Task statement:
Could you output every line of the entries below as a JSON list of strings, one string per line, with blank lines skipped and the pictures left out?

--------------------

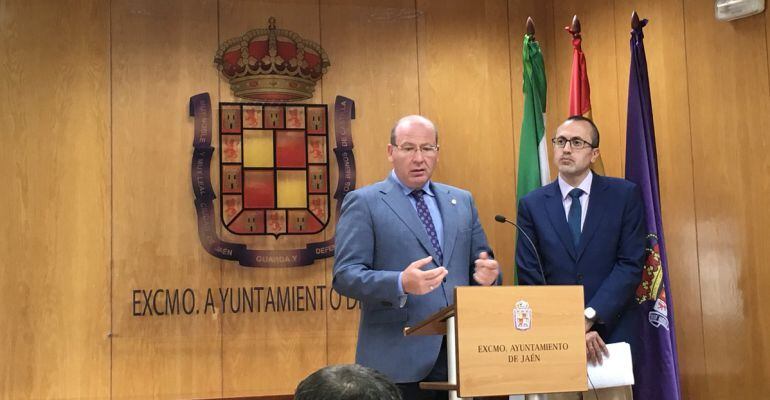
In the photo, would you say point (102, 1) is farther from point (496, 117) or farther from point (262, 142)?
point (496, 117)

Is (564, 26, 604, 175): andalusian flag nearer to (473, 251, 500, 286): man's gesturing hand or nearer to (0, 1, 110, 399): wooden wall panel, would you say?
(473, 251, 500, 286): man's gesturing hand

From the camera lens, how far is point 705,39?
4453 millimetres

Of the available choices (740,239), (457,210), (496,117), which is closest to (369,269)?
(457,210)

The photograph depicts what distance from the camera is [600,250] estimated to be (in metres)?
3.62

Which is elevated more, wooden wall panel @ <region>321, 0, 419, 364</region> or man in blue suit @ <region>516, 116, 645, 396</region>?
wooden wall panel @ <region>321, 0, 419, 364</region>

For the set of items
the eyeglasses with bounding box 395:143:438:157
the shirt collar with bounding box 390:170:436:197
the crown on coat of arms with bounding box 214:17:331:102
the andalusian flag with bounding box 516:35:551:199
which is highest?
the crown on coat of arms with bounding box 214:17:331:102

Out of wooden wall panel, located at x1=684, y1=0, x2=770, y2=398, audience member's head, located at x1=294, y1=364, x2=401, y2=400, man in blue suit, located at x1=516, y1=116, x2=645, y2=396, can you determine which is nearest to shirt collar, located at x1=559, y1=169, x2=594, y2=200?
man in blue suit, located at x1=516, y1=116, x2=645, y2=396

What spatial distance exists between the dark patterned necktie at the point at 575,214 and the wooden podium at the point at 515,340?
1.19 m

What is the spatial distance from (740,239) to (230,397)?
2.87 meters

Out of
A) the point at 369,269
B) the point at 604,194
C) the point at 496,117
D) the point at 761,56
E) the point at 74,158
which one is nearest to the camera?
the point at 369,269

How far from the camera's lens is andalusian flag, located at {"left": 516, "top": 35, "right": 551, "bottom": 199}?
15.9ft

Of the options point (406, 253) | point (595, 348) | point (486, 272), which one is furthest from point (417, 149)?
point (595, 348)

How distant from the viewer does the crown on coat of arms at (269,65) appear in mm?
5234

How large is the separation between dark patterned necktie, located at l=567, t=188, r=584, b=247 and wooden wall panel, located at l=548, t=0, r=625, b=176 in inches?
56.9
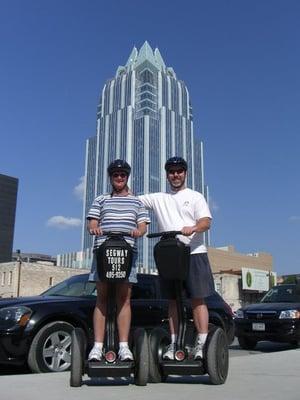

--------------------

Result of the exercise:
[
  "In the photo, would you say point (102, 1) is farther from point (496, 117) or farther from point (262, 142)?",
  "point (496, 117)",
  "Is (564, 26, 604, 175): andalusian flag nearer to (473, 251, 500, 286): man's gesturing hand or nearer to (0, 1, 110, 399): wooden wall panel, would you say?",
  "(473, 251, 500, 286): man's gesturing hand",
  "From the camera lens, how far is point 705,39?",
  "4453 millimetres",
  "Of the available choices (740,239), (457,210), (496,117), which is closest to (369,269)?",
  "(457,210)",
  "The photograph depicts what distance from the camera is [600,250] estimated to be (in metres)?",
  "3.62",
  "Which is elevated more, wooden wall panel @ <region>321, 0, 419, 364</region> or man in blue suit @ <region>516, 116, 645, 396</region>?",
  "wooden wall panel @ <region>321, 0, 419, 364</region>",
  "For the set of items",
  "the eyeglasses with bounding box 395:143:438:157",
  "the shirt collar with bounding box 390:170:436:197",
  "the crown on coat of arms with bounding box 214:17:331:102",
  "the andalusian flag with bounding box 516:35:551:199",
  "which is highest?",
  "the crown on coat of arms with bounding box 214:17:331:102",
  "Out of wooden wall panel, located at x1=684, y1=0, x2=770, y2=398, audience member's head, located at x1=294, y1=364, x2=401, y2=400, man in blue suit, located at x1=516, y1=116, x2=645, y2=396, can you determine which is nearest to shirt collar, located at x1=559, y1=169, x2=594, y2=200?",
  "man in blue suit, located at x1=516, y1=116, x2=645, y2=396",
  "What spatial distance exists between the dark patterned necktie at the point at 575,214 and the wooden podium at the point at 515,340?",
  "1.19 m",
  "What is the spatial distance from (740,239) to (230,397)?",
  "2.87 meters",
  "Out of",
  "A) the point at 369,269",
  "B) the point at 604,194",
  "C) the point at 496,117",
  "D) the point at 761,56",
  "E) the point at 74,158",
  "which one is nearest to the camera?",
  "the point at 369,269",
  "How far from the camera's lens is andalusian flag, located at {\"left\": 516, \"top\": 35, \"right\": 551, \"bottom\": 199}?",
  "15.9ft",
  "Of the options point (406, 253) | point (595, 348) | point (486, 272), which one is furthest from point (417, 149)?",
  "point (595, 348)",
  "How distant from the viewer does the crown on coat of arms at (269,65) appear in mm?",
  "5234",
  "How large is the separation between dark patterned necktie, located at l=567, t=188, r=584, b=247 and wooden wall panel, located at l=548, t=0, r=625, b=176 in inches?",
  "56.9"
]